Pierre Charles Chesnelong (24 April 1820 – 22 July 1899) was a French politician, born at Orthez in the département of the Basses-Pyrénées.

==In the Second Empire==
In 1848, during the French uprising, he proclaimed himself a Republican; but, after the establishment of the Second Empire, he changed his views, and in 1865 was returned to the Chamber of Deputies as the official candidate for his native place. He at once became conspicuous, both for his eloquence and for his uncompromising clericalism, especially in urging the necessity for maintaining the temporal power of the papacy.

In 1869 he was again returned, and, devoting himself to financial questions, was in 1870 appointed to report the budget. During and after the Franco-Prussian War, for which he voted, he retired for a while into private life; but in 1872 he was again elected deputy, this time as a Legitimist, and took his seat among the conservative Right of the French Third Republic.

==In the Republic==
He was the soul of the reactionary opposition that led to the fall of Adolphe Thiers; in 1873, it was he who, with Lucien Brun, carried the proposals of the Chambers to the Bourbon claimant Comte de Chambord. Through some misunderstanding, he reported on his return that the count had accepted all the terms offered, including the retention of the drapeau tricolore - the Count published a formal denial, which brought about his own downfall.
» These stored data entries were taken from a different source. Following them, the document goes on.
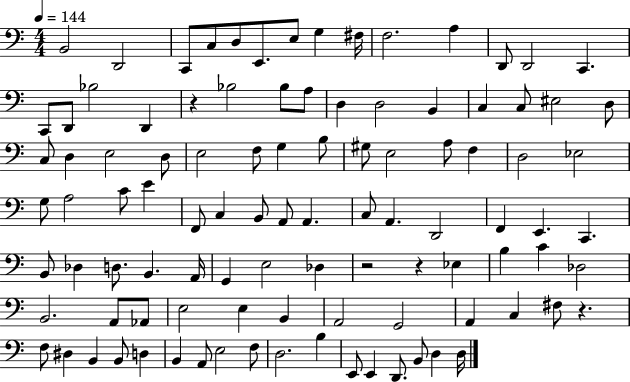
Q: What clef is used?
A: bass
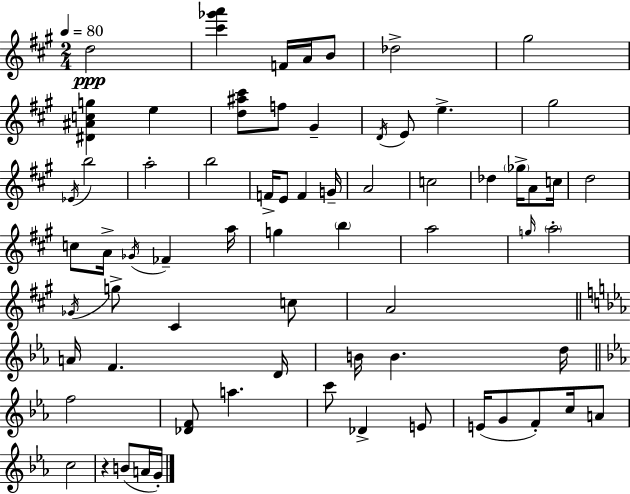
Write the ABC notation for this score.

X:1
T:Untitled
M:2/4
L:1/4
K:A
d2 [^c'_g'a'] F/4 A/4 B/2 _d2 ^g2 [^D^Acg] e [d^a^c']/2 f/2 ^G D/4 E/2 e ^g2 _E/4 b2 a2 b2 F/4 E/2 F G/4 A2 c2 _d _g/4 A/2 c/4 d2 c/2 A/4 _G/4 _F a/4 g b a2 g/4 a2 _G/4 g/2 ^C c/2 A2 A/4 F D/4 B/4 B d/4 f2 [_DF]/2 a c'/2 _D E/2 E/4 G/2 F/2 c/4 A/2 c2 z B/2 A/4 G/4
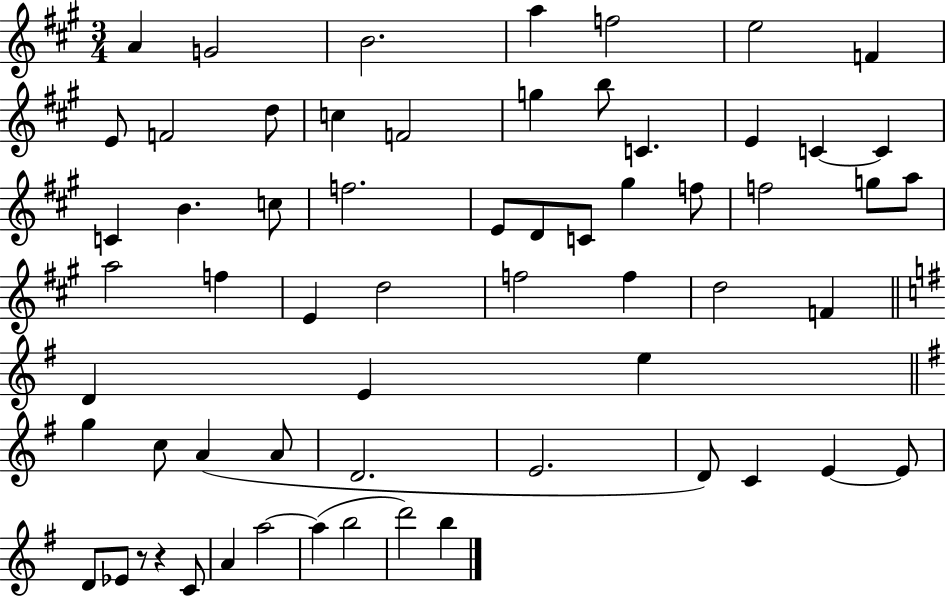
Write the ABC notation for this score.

X:1
T:Untitled
M:3/4
L:1/4
K:A
A G2 B2 a f2 e2 F E/2 F2 d/2 c F2 g b/2 C E C C C B c/2 f2 E/2 D/2 C/2 ^g f/2 f2 g/2 a/2 a2 f E d2 f2 f d2 F D E e g c/2 A A/2 D2 E2 D/2 C E E/2 D/2 _E/2 z/2 z C/2 A a2 a b2 d'2 b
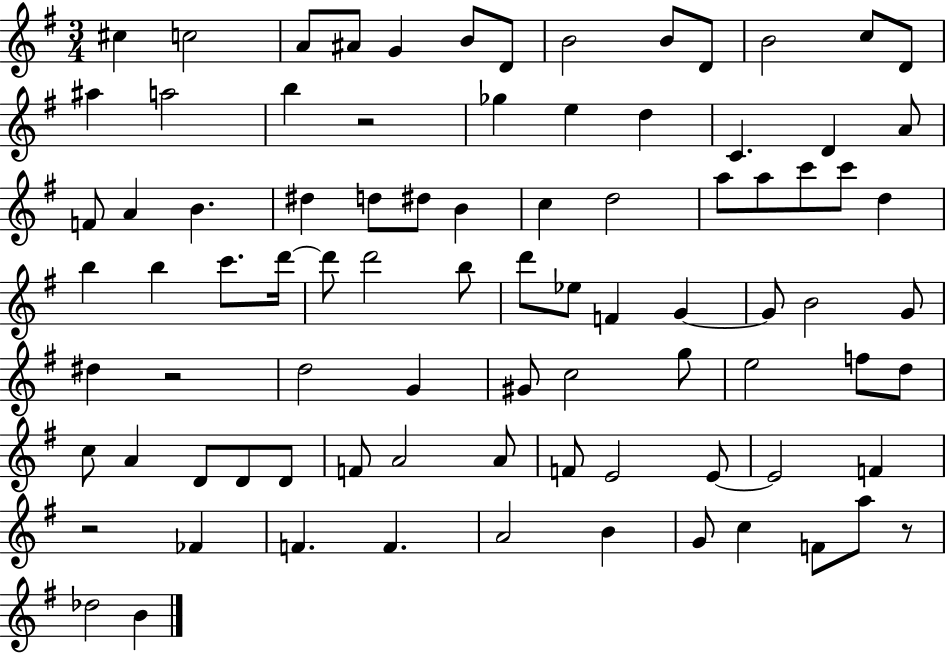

Chesnelong now devoted himself to the establishment of Roman Catholic universities and to the formation of Roman Catholic working-men's clubs (to combat the trade unionism of various socialists). In 1876 he was again returned for Orthez, but was unseated, and then beaten by the Republican candidate. On November 24, however, he was elected to a seat in the French Senate, where he continued his vigorous polemic against the progressive attempts of the republican government to secularize the educational system of France until his death in 1894.